12 Additional Consideration
12.1 Minimizing Sample Size
Replace categorical outcomes with continuous variables e.g. hypertension diagnosis \(\rightarrow\) mean BP \(\rightarrow\) often requires smaller N
Substitute a more precise outcome e.g.
- assay with smaller SD
- make measurements in duplicate or triplicate; from CLT, SD(mean) \(<\) SD(x)
Reduce variability with alternate study design.
- Paired studies where each patient is own control
- Matching cases and controls for age, gender, severity
- Matched samples reduce variability, SD, and sample size
12.1.1 Paired Study Design
- Revise asthma protocol with both treatments on same subject
- Now a one-sample t-test on differences d
- \(H_0\): d = 0
- \(H_1\): d \(\neq\) 0
- \(sd_d\) = SD on the difference, here 1 L. Since this quantity is rarely found in the literature, you may need to estimate it from \(\sqrt{\sigma_1^2 + \sigma_2^2 - \rho \cdot \sigma_1 \cdot \sigma_2}\), where \(\sigma_i\) = standard deviation of the \(i^{th}\) measurement, and \(\rho\) is the Pearson correlation between them.
power.t.test(n = NULL, delta = 0.2, sd = 1, sig.level = 0.05, power = 0.8, alternative = "two.sided",
type = "one.sample")
One-sample t test power calculation
n = 198.2
delta = 0.2
sd = 1
sig.level = 0.05
power = 0.8
alternative = two.sided
Compare the required sample size from the paired design with the unpaired. Is a paired design appropriate?
12.2 Alternate Strategies
More than 2 groups or predictors:
- Use an ANOVA sample size calculator
- Regression-based (F-test) power calculators
- Choose the most important pair-wise comparisons
Although equal group maximizes study power:
- In a cohort study, it may be cheaper or easier to recruit controls
- In a case-control study, disease may be rare, but controls abundant
- For 1:k randomization or case-control design
- Perform sample size calculations for 2 groups, n = # cases
- \(n' = \frac{n \cdot (k+1)}{2 \cdot k}\) = # of cases in 1:k study design
Computer Simulations:
- Monte Carlo simulation studies: simulate thousands of realistic datasets with different sample and effect sizes
- Bootstrap resampling: Treats pilot data as population data and sample with replacement; in each sample, the some observations may appear many times or not at all. Create and analyze 1000-2000 different data sets and test the proposed analysis plan.

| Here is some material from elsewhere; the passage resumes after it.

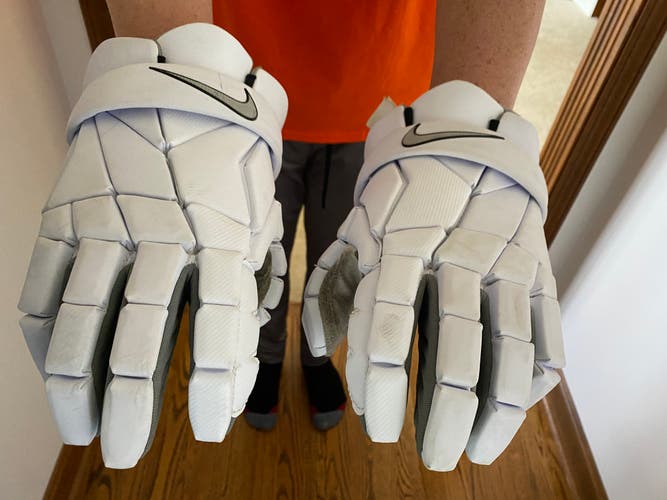 Nike Vapor Lacrosse Gloves Large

- Data simulations are not a casual undertaking. Creating realistic data takes effort and may lead to independent, publishable studies
12.3 Homework Exercise
In the most recent Canadian Health Measures survey from Statistics Canada, the prevalence of obesity in Canadian children was 13.0%, and their mean BMI z-score was 0.27 (CI = –0.39 to 1.23). If you need an SD for the latter, you may use the fact that z-scores are designed to have an SD=1. Additional data may be found in CMAJ, 2016.
Based on your clinical experience, how do you think Manitoba children fare in comparison? Design a study to test your hypothesis, and describe your sample size calculation. The description should be brief enough for the Methods section of a manuscript (2-3 lines) and should always provide enough information for a reviewer to reproduce. Vary the effect size to cover several plausible scenarios. If you’re feeling enthusiastic, create a power curve (plot of effect size vs sample size).
You could choose either a continuous or categorical variable as your primary outcome, which will determine your design and sample size calculation. You only need to choose one or the other to hand in. However, I would also like you to identify an example of the other type and briefly explain how you would go about developing a power calculation had you gone that route (one line will suffice).